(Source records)
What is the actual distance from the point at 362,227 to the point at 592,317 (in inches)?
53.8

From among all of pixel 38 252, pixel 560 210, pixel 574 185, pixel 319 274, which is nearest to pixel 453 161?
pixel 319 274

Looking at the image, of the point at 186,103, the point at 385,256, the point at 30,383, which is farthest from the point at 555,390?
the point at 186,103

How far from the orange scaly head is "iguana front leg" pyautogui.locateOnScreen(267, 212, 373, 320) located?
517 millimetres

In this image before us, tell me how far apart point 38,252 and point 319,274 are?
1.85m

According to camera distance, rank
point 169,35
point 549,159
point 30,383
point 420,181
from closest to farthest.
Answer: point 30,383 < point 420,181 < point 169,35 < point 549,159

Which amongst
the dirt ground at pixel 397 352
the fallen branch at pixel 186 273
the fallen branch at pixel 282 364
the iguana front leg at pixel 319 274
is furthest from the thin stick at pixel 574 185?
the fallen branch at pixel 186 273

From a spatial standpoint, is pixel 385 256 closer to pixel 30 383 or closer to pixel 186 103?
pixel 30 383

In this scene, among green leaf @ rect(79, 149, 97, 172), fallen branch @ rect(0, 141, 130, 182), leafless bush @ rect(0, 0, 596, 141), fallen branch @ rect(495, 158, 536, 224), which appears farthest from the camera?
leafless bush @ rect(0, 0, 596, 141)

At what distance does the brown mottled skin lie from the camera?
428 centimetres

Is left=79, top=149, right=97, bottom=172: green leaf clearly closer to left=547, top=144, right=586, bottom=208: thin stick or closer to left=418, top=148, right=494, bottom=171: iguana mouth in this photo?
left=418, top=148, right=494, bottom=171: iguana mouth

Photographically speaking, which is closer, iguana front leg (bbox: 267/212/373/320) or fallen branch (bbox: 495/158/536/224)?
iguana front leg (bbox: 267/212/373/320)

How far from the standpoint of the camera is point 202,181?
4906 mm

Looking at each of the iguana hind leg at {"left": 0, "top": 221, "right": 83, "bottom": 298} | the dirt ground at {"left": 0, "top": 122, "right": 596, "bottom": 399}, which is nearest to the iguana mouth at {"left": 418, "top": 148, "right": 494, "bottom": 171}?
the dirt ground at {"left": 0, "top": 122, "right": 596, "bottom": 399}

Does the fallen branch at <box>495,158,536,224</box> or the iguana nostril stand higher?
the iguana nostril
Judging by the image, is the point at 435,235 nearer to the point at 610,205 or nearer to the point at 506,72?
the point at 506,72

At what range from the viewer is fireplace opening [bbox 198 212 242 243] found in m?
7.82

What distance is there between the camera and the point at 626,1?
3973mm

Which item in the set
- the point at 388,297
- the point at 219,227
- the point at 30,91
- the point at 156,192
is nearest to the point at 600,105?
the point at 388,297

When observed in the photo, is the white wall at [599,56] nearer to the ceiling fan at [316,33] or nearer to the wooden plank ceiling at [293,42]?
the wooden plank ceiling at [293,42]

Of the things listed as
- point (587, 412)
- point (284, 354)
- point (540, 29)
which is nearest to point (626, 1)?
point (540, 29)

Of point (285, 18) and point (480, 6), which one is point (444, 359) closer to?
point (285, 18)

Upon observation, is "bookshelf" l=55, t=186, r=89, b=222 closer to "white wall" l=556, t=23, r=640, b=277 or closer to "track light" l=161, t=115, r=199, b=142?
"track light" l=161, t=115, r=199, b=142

What the task asks:
Edit the records above so that every occurrence of "thin stick" becomes "dry twig", leaving all other text unchanged.

Solution to this exercise:
What is the actual distance from the point at 362,227 to the point at 592,317 (in inches)?
53.8

From among all of pixel 38 252, pixel 560 210, pixel 574 185, pixel 319 274, which is nearest to pixel 453 161?
pixel 319 274

Looking at the image, of the point at 186,103, the point at 385,256, the point at 30,383, which is farthest from the point at 555,390?
the point at 186,103

How far from the orange scaly head is "iguana front leg" pyautogui.locateOnScreen(267, 212, 373, 320) located?
517 millimetres

In this image before us, tell me how far apart point 38,252 and point 319,274 are?
1.85m

According to camera distance, rank
point 169,35
point 549,159
point 30,383
point 420,181
from closest to farthest.
Answer: point 30,383 < point 420,181 < point 169,35 < point 549,159

Which amongst
the dirt ground at pixel 397 352
the fallen branch at pixel 186 273
the fallen branch at pixel 282 364
the iguana front leg at pixel 319 274
is furthest from the dry twig at pixel 574 185?
the fallen branch at pixel 186 273

From a spatial standpoint, is pixel 385 256 closer to pixel 30 383 or closer to pixel 186 103?
pixel 30 383

In this scene, among green leaf @ rect(79, 149, 97, 172), fallen branch @ rect(0, 141, 130, 182), leafless bush @ rect(0, 0, 596, 141), fallen branch @ rect(495, 158, 536, 224), which appears farthest from the camera?
leafless bush @ rect(0, 0, 596, 141)

At what distance does the brown mottled skin lie from the camera?
428 centimetres

Is left=79, top=149, right=97, bottom=172: green leaf clearly closer to left=547, top=144, right=586, bottom=208: dry twig or closer to left=418, top=148, right=494, bottom=171: iguana mouth in this photo?
left=418, top=148, right=494, bottom=171: iguana mouth

Photographically speaking, which is closer, iguana front leg (bbox: 267/212/373/320) or fallen branch (bbox: 495/158/536/224)?
iguana front leg (bbox: 267/212/373/320)

How far from the standpoint of the camera is point 202,181?
4906 mm

Looking at each of the iguana hind leg at {"left": 0, "top": 221, "right": 83, "bottom": 298} | the dirt ground at {"left": 0, "top": 122, "right": 596, "bottom": 399}, which is nearest to the iguana mouth at {"left": 418, "top": 148, "right": 494, "bottom": 171}?
the dirt ground at {"left": 0, "top": 122, "right": 596, "bottom": 399}

Does the fallen branch at <box>495,158,536,224</box> or the iguana nostril stand higher?
the iguana nostril
Judging by the image, is the point at 435,235 nearer to the point at 610,205 or nearer to the point at 506,72?
the point at 506,72

At what range from the viewer is fireplace opening [bbox 198 212 242 243] found in m?
7.82

What distance is there between the camera and the point at 626,1?
3973mm

Which item in the set
- the point at 388,297
- the point at 219,227
- the point at 30,91
- the point at 156,192
is nearest to the point at 600,105?
the point at 388,297

When observed in the photo, is the white wall at [599,56] nearer to the ceiling fan at [316,33] or nearer to the wooden plank ceiling at [293,42]?
the wooden plank ceiling at [293,42]

Of the things listed as
- point (587, 412)
- point (284, 354)
- point (540, 29)
which is nearest to point (626, 1)?
point (540, 29)

Of point (285, 18) and point (480, 6), which one is point (444, 359) closer to?
point (285, 18)

Upon observation, is "bookshelf" l=55, t=186, r=89, b=222 closer to "white wall" l=556, t=23, r=640, b=277 or closer to "track light" l=161, t=115, r=199, b=142?
"track light" l=161, t=115, r=199, b=142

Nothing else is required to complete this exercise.